La selezione del sistema non è un progetto IT, ma un progetto di qualità del servizio
Quando acquistano una soluzione, i comuni spesso valutano soprattutto il prezzo e il numero di funzioni. Non basta. Ciò che conta è se il sistema migliorerà l’effettivo funzionamento del servizio di assistenza domiciliare.
Checklist: cosa deve gestire il sistema per il Comune
Funzionamento del servizio
- registri di clienti e persone a carico,
- piani assistenziali e loro versionamento,
- programma delle visite con una panoramica delle capacità,
- conferma delle prestazioni e delle deviazioni.
Gestione e reporting
- una panoramica del carico di lavoro del team,
- report mensili per la direzione comunale,
- traccia di controllo delle modifiche,
- esportazione di documenti per controllo.
Sicurezza e conformità
- ruoli e diritti di accesso,
- Processi GDPR (consenso, esportazione, cancellazione),
- backup e ripristino dei dati,
- cronologia delle attività dell'utente.
Cosa chiedere al fornitore prima di prendere una decisione
1. Processo di onboarding di riferimento. 2. Ambito esatto del supporto post-lancio. 3. SLA e metodo di risoluzione degli incidenti. 4. Modello dati per l'esportazione a fine servizio. 5. Listino prezzi trasparente di pacchetti e moduli.

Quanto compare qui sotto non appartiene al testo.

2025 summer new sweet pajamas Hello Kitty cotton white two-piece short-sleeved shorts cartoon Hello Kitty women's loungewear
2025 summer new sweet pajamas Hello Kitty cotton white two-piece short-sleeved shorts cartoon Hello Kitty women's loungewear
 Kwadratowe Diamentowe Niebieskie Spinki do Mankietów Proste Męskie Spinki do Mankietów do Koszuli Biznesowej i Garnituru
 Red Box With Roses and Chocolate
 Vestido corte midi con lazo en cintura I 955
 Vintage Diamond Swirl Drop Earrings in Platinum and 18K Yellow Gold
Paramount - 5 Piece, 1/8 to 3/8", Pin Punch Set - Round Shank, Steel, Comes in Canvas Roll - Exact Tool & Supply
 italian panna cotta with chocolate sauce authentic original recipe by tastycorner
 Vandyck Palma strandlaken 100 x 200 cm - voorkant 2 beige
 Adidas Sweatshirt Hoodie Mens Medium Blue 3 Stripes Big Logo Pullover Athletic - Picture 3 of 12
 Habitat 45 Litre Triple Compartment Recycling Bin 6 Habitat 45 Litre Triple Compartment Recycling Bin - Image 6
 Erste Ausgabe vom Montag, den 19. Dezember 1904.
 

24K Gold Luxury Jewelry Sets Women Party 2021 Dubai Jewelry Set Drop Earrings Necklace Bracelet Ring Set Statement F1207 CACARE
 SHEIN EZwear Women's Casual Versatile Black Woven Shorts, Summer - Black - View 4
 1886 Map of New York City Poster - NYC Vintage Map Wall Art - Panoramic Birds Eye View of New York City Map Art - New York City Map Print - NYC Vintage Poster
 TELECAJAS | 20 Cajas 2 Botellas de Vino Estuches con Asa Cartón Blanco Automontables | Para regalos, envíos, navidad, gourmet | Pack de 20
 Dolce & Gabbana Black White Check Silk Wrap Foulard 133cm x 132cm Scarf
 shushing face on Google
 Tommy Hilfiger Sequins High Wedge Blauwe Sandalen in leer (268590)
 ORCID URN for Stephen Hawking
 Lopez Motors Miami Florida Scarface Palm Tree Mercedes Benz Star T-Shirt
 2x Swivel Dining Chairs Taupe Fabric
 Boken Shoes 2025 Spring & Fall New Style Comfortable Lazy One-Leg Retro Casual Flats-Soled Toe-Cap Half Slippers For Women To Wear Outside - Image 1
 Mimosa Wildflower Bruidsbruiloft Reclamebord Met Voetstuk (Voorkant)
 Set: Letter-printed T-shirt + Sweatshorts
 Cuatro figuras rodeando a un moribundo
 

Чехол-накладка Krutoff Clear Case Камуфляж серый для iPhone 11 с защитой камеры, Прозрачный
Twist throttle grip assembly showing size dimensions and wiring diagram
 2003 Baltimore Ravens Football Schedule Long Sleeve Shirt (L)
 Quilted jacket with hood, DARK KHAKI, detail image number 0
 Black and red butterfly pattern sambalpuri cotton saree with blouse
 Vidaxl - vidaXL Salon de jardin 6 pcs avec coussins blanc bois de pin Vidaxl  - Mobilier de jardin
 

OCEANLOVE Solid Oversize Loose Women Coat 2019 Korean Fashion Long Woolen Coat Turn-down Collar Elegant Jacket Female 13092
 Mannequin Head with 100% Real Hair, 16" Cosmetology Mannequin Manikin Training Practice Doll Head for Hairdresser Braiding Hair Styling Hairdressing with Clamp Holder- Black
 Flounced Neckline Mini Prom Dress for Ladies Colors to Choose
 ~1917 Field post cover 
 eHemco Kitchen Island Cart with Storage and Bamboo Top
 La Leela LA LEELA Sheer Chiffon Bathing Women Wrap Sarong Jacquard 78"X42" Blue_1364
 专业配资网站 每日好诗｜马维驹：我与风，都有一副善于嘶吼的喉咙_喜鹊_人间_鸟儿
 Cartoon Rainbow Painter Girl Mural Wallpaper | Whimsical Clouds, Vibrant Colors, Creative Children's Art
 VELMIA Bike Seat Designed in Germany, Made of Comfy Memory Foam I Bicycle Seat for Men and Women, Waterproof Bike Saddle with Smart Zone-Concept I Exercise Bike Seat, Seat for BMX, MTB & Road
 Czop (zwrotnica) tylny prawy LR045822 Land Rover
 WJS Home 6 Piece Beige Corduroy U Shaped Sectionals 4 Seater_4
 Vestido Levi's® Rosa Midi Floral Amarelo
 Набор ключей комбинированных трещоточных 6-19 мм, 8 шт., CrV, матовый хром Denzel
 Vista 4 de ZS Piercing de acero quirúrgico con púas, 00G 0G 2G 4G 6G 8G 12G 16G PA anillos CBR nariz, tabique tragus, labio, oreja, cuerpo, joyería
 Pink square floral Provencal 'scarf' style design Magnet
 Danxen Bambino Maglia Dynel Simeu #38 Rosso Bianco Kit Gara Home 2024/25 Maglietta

Pilota prima dell'implementazione diffusa
La procedura migliore è un progetto pilota con un numero limitato di clienti e operatori. Il pilota deve verificare:
- qualità della pianificazione,
- facilità di lavoro sul campo,
- velocità di reporting,
- la disponibilità della squadra al cambiamento.
Criterio di successo
Un sistema di successo è quello che riduce il caos, snellisce le tempistiche amministrative e aumenta la qualità del servizio al cittadino. Non quello con "più pulsanti".
Conclusione
I comuni dovrebbero acquistare il sistema in base all’impatto operativo. Se la soluzione migliora il controllo della qualità e l'economia del servizio, si tratta di una decisione strategica, non di un acquisto IT.